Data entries
--- START ---

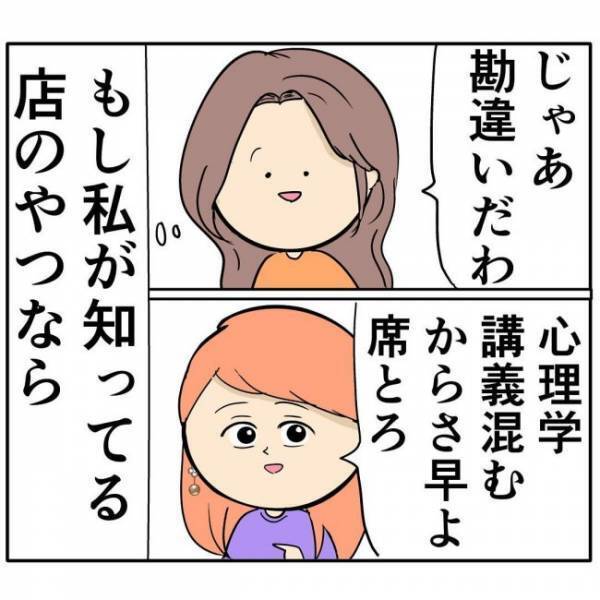 「それってブランド？」彼からのプレゼントを友だちに見せたら…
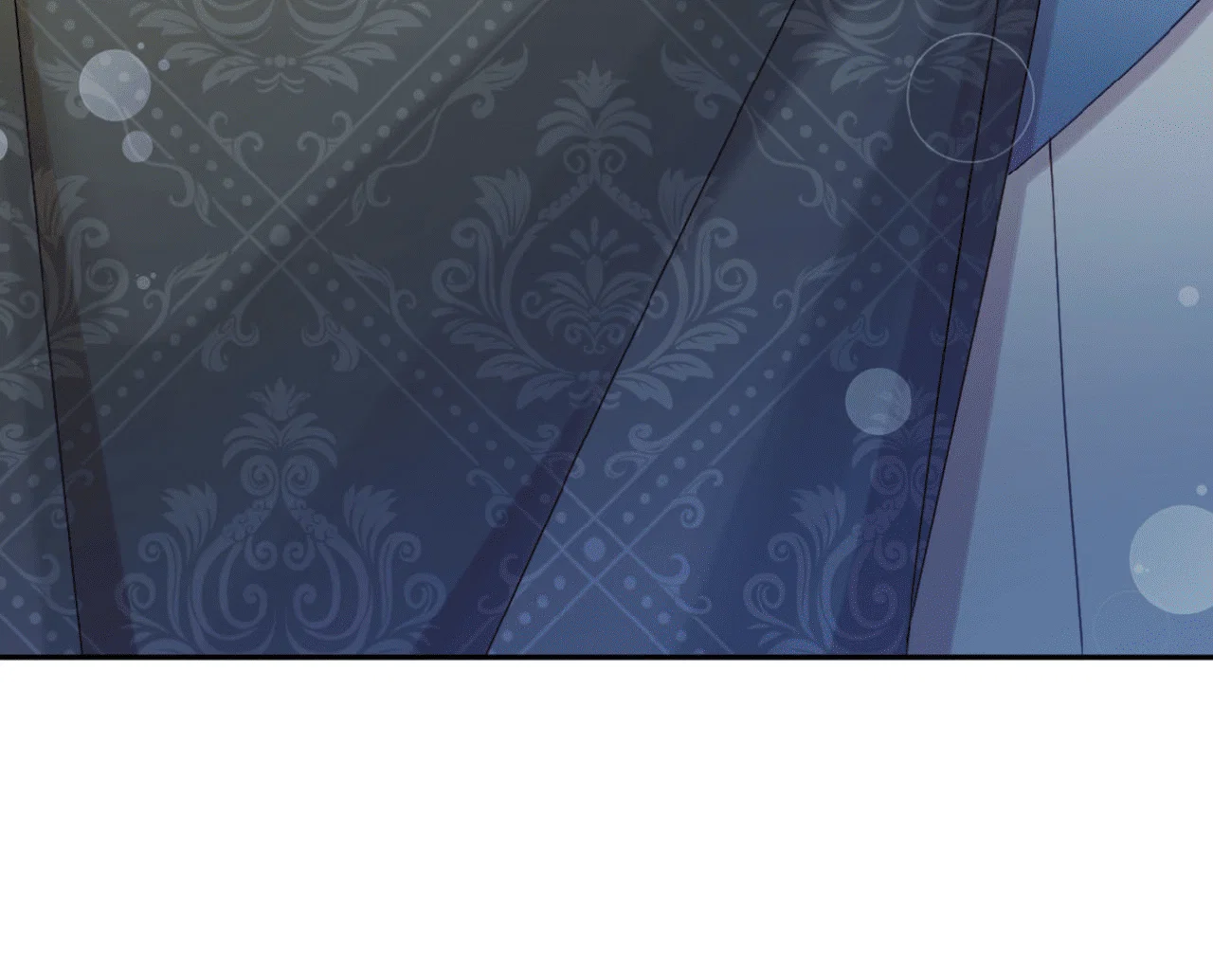 Манга Я целитель №1 на сервере, но лечить не умею. - Глава 23 Страница 85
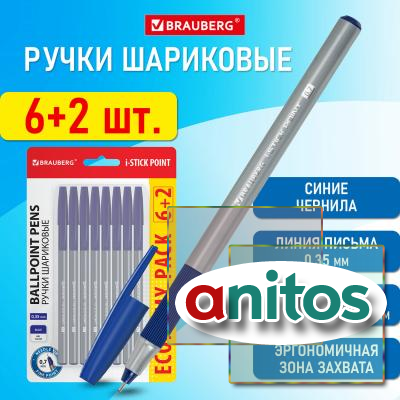     BRAUBERG i-STICK POINT,  6+2 , ,   0,35 , , 144026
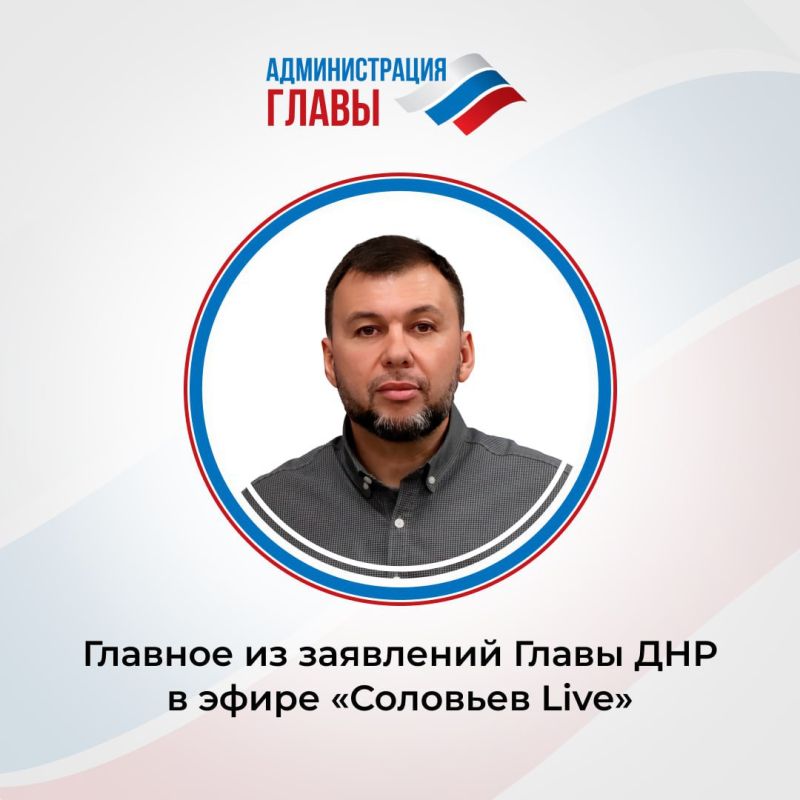 ������ ������ ��������:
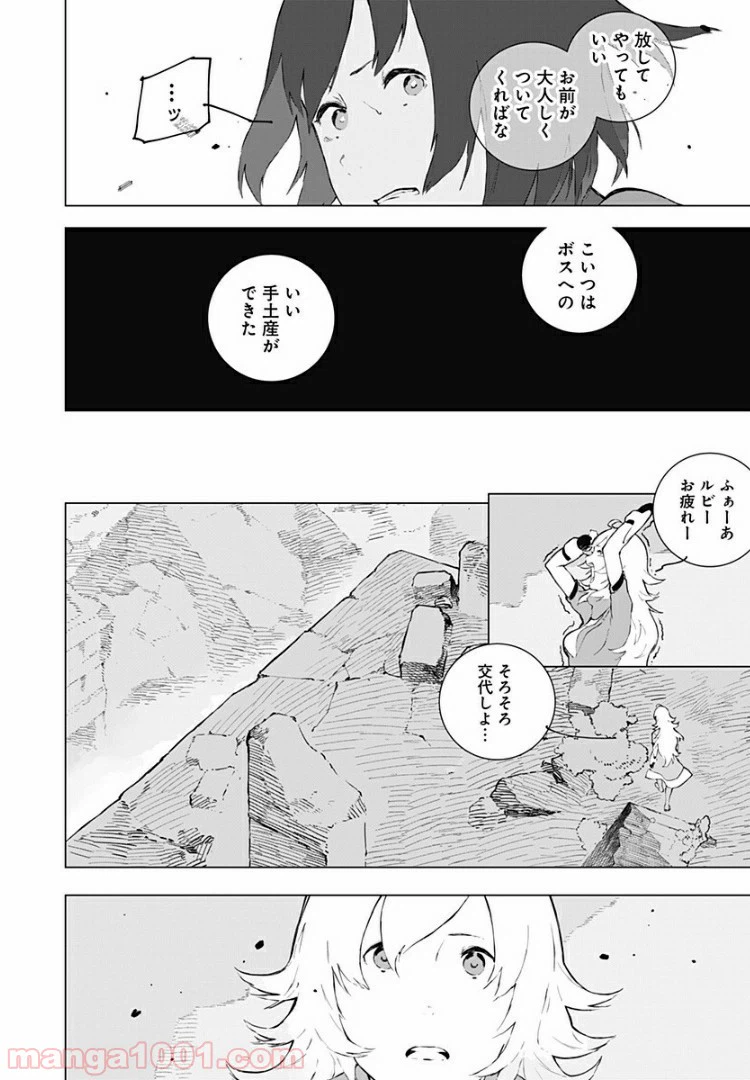 ページ 18 — 第15話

--- END ---

Exercise directions -
Repeat every line of the material above with "Chapter" substituted for "Глава" and nothing else changed. Leave the pictures out of your answer.

Output -
 「それってブランド？」彼からのプレゼントを友だちに見せたら…
 Манга Я целитель №1 на сервере, но лечить не умею. - Chapter 23 Страница 85
     BRAUBERG i-STICK POINT,  6+2 , ,   0,35 , , 144026
 ������ ������ ��������:
 ページ 18 — 第15話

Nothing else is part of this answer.